Sunday, June 2, 2013

Review: The Car Thief - Theodore Weesner

The Car Thief was a long boring read for me.   It is about Alex, a sixteen year old, who unfortunately has a bad habit of stealing cars and was sent to a detention home.    The beginning of the novel was very slow for me because it did not have much dialogue.  It just went along and when I thought it was going somewhere with the plot, it didn’t.   
Author Weesner gave very detailed descriptions of characters, objects, and locations.  However, I felt it was too descriptive at times because I found myself asking what does that have to do with this subject?   I had to redirect myself to focus and figure out what the author was trying to do.  

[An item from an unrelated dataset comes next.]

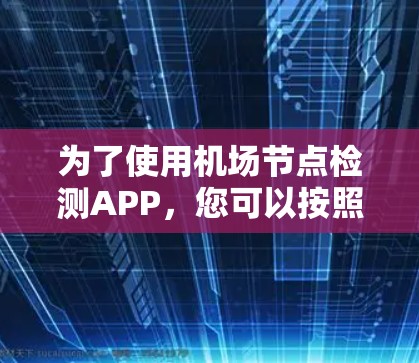 为了使用机场节点检测APP，您可以按照以下步骤进行操作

I am baffled at how it can be “one of the great coming of age novels in the twentieth century.”  It was more of a self-help or inner soul searching novel.  I did appreciate and enjoyed the way Author Wessman displayed the relationships between Alex and his father and Alex and his brother.    The relationship with his father was very strained and painful.  I really sympathized with Alex.   Alex is conflicted with loving his father because he is also embarrassed by his father’s drinking and feels pity for his father.  Alex is also concerned with his little brother.  
When I finally reached the end and the best part of the novel, I found myself being a cheerleader for Alex.  Although he still made minor mistakes, his outlook on life had changed.  He was excited about his future and the way he planned to accomplish his goals was encouraging.